Transcribe each record below character for character.

Dataset entries:
*** Begin section ***
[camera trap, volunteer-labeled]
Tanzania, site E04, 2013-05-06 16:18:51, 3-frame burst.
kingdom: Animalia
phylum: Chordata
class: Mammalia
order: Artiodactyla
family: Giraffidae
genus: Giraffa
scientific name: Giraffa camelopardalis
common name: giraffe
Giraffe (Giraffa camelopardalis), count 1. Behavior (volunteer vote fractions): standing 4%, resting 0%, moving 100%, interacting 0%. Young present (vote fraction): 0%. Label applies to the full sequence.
*** End section ***
**Task response:**
[camera trap, volunteer-labeled]
Tanzania, site E04, 2013-05-06 16:18:51, 3-frame burst.
kingdom: Animalia
phylum: Chordata
class: Mammalia
order: Artiodactyla
family: Giraffidae
genus: Giraffa
scientific name: Giraffa camelopardalis
common name: giraffe
Giraffe (Giraffa camelopardalis), count 1. Behavior (volunteer vote fractions): standing 4%, resting 0%, moving 100%, interacting 0%. Young present (vote fraction): 0%. Label applies to the full sequence.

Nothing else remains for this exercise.